Construction, renovation and demolition (CRD) activities represent one of the largest waste streams in Manitoba. The sector generates up to 30 per cent of the total waste that goes to landfill sites in the province.
A new task force is hoping to change that by exploring ways Manitoba can move toward greater recycling of CRD waste materials, diverting them from landfills and producing new products for use in a variety of ways.
The task force will examine what’s working well and consider options from other Canadian jurisdictions surrounding the reuse and recycling of construction materials.
Members will also look for best practices to develop recommendations and engage with stakeholders to understand the issue from multiple perspectives.
Chris Lorenc, president and CEO of the Manitoba Heavy Construction Association, is co-chair of the task force with Colleen Sklar, executive director of the Winnipeg Metropolitan Region.
“Our industry is looking forward to sharing its experiences and innovations, including in the recycling of concrete aggregates, asphalt, shingles, water used in the production of aggregates, steel rebar and the likes,” Lorenc said. “The models we’ve read about in use in other countries, provinces and municipalities can be used to guide our best efforts here in Manitoba.
“The construction industry has been recycling select materials from road or other projects, but there are numerous materials that could be recovered and reused from broader construction activities to promote resource management and environmental stewardship.”
The task force will include participation from the City of Winnipeg, Association of Manitoba Municipalities, Winnipeg Construction Association and the Manitoba Home Builders’ Association. It has been asked to submit a report with recommendations to the Manitoba government this fall.
The group was launched because a waste diversion and recycling framework review completed in 2021 identified CRD activities create one of the largest waste streams in Manitoba.
Manitoba has one of the lowest rates of CRD material recycling.
The construction and demolition sector, in particular, is one of the largest resource consumers and waste producers in society, using up to 40 per cent of the total raw materials extracted globally and generating about 35 per cent of the world’s waste.
A 2015 study commissioned for Environment Canada estimated only 16 per cent of CRD waste was reused or recycled, while the remaining 84 per cent was disposed, mostly in landfills. But some jurisdictions have moved to adopt policies and practices for reclaiming and reusing construction and demolition waste.
A provincial spokesperson said in a statement CRD waste represents four million tonnes, or 12 per cent, of the solid waste stream in Canada.
“Reducing this waste stream extends the life of landfills, preserves finite resources, boosts the circular economy and reduces greenhouse emissions,” the spokesperson said.
According to the province, reduce, reuse, recycle and recover are key elements that underpin the transition towards a circular economy, where construction and other post-consumer waste materials are integrated back into use and production cycles.
The process leads to better preservation of natural resources, a reduction in GHG emissions, and the generation of new economic opportunities for Manitoba, the spokesperson stated.
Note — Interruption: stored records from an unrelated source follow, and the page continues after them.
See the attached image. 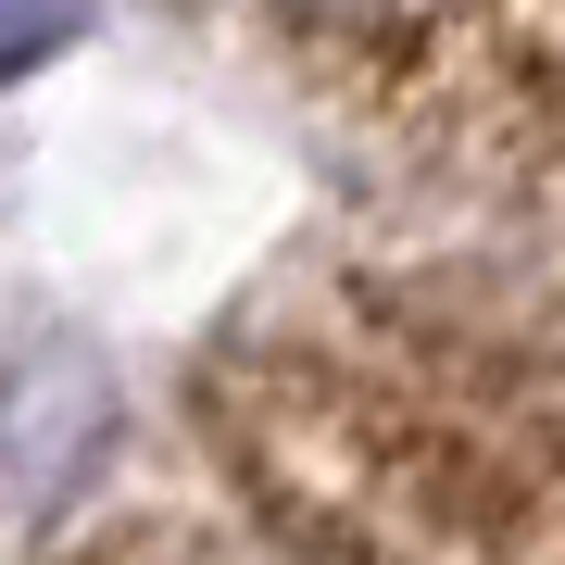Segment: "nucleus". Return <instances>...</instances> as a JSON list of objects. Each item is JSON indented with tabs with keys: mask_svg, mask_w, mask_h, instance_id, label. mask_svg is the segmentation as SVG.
I'll list each match as a JSON object with an SVG mask.
<instances>
[{
	"mask_svg": "<svg viewBox=\"0 0 565 565\" xmlns=\"http://www.w3.org/2000/svg\"><path fill=\"white\" fill-rule=\"evenodd\" d=\"M189 415L302 565H565V302L315 277L214 340Z\"/></svg>",
	"mask_w": 565,
	"mask_h": 565,
	"instance_id": "f257e3e1",
	"label": "nucleus"
},
{
	"mask_svg": "<svg viewBox=\"0 0 565 565\" xmlns=\"http://www.w3.org/2000/svg\"><path fill=\"white\" fill-rule=\"evenodd\" d=\"M226 13L415 163L565 202V0H226Z\"/></svg>",
	"mask_w": 565,
	"mask_h": 565,
	"instance_id": "f03ea898",
	"label": "nucleus"
},
{
	"mask_svg": "<svg viewBox=\"0 0 565 565\" xmlns=\"http://www.w3.org/2000/svg\"><path fill=\"white\" fill-rule=\"evenodd\" d=\"M102 13V0H0V76H25V63H51L76 25Z\"/></svg>",
	"mask_w": 565,
	"mask_h": 565,
	"instance_id": "7ed1b4c3",
	"label": "nucleus"
},
{
	"mask_svg": "<svg viewBox=\"0 0 565 565\" xmlns=\"http://www.w3.org/2000/svg\"><path fill=\"white\" fill-rule=\"evenodd\" d=\"M76 565H151V553L139 541H102V553H76Z\"/></svg>",
	"mask_w": 565,
	"mask_h": 565,
	"instance_id": "20e7f679",
	"label": "nucleus"
}]
</instances>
The most prevalent types of materials that can be recycled are wood, which includes clean, engineered, treated or painted wood, asphalt roofing and drywall. Other materials include metals, plastics, concrete, asphalt paving, bricks, glass, cardboard, and certain rock, gravel and aggregates.
The ability to recycle materials varies by region and depends on a number of factors such as processing capacity, end use and market value.
The province expects a greater focus on recycling CRD waste materials will create new jobs around recycling.
“Waste diversion and recycling activities can create new green jobs,” the spokesperson said. “Exploring opportunities to increase the circular economy in Manitoba, including the creation of new green jobs, is one of the objectives of the CRD task force.”
A final report with recommendations will be provided to Environment and Climate Minister Kevin Klein once the task force completes its work.
“Construction, renovation and demolition waste is a major contributor to our landfills, so by diverting these materials through reuse and recycling, we help address the problem while protecting our environment,” said Klein, noting diverting materials from the waste stream is a good deal for everybody.
The benefits of greater recycling of CRD waste aligns with the Winnipeg Metropolitan Region’s draft Plan 20-50, which will establish a regional approach supporting waste minimization, diversion and recycling.
“Building resiliency in our region is a key objective in Plan 20-50,” said co-chair Sklar. “This starts with improved data sharing and good working relationships across all levels of government, which ensure sound decision-making and an environment of trust.”